AUB books P9.4B profit in first nine months of 2025, maintains 20% return on equity

October 30, 2025
3:35PM PHT

The Ng family's Asia United Bank (AUB) is proving its resilience in a tough banking environment, delivering a P9.4 billion profit in the first nine months of 2025,  a 9 percent increase from last year, powered by strong digital revenues and cost discipline.

The bank’s return on equity held firm at 20.4 percent, underscoring its ability to generate solid shareholder value even as expenses rose.

Management’s view

“Sustaining our profitability is no mean feat, considering the heightened risks in our operating environment, both domestically and globally.

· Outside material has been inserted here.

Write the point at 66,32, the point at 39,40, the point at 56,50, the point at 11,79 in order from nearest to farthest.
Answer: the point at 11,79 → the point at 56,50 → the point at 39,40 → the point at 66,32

But we managed to post double-digit growth rates in our core businesses,” said AUB president Manuel Gomez.

Manuel Gomez 
AUB president 

Nearly 30 percent jump in loans

Operating income jumped 10 percent to P17.2 billion on the back of rising loan volumes and higher fee-based earnings from AUB PayMate, HelloMoney, and credit cards. 

Non-interest income surged 18 percent to P3.7 billion, fueled by stronger trading and foreign exchange gains, while its cost-to-income ratio stayed low at 32.2 percent.

The bank’s loan portfolio grew 29 percent year-on-year to P256.9 billion, while deposits rose 19 percent to P336.2 billion, supported by a robust 78 percent share of low-cost current and savings accounts. 

Conservation provisioning policy 

Non-performing loans dropped to 0.36 percent from 0.53 percent, even as provisions rose 141 percent to back rapid lending growth.

With total assets up 19 percent to P417.1 billion, AUB remains well-capitalized with a Common Equity Tier 1 ratio of 18.75 percent and a capital adequacy ratio of 19.5 percent. 

Gomez said the lender is eyeing more digital partnerships to “offer payment solutions such as AUB PayMate and revolutionize cross-border transactions through HelloMoney.”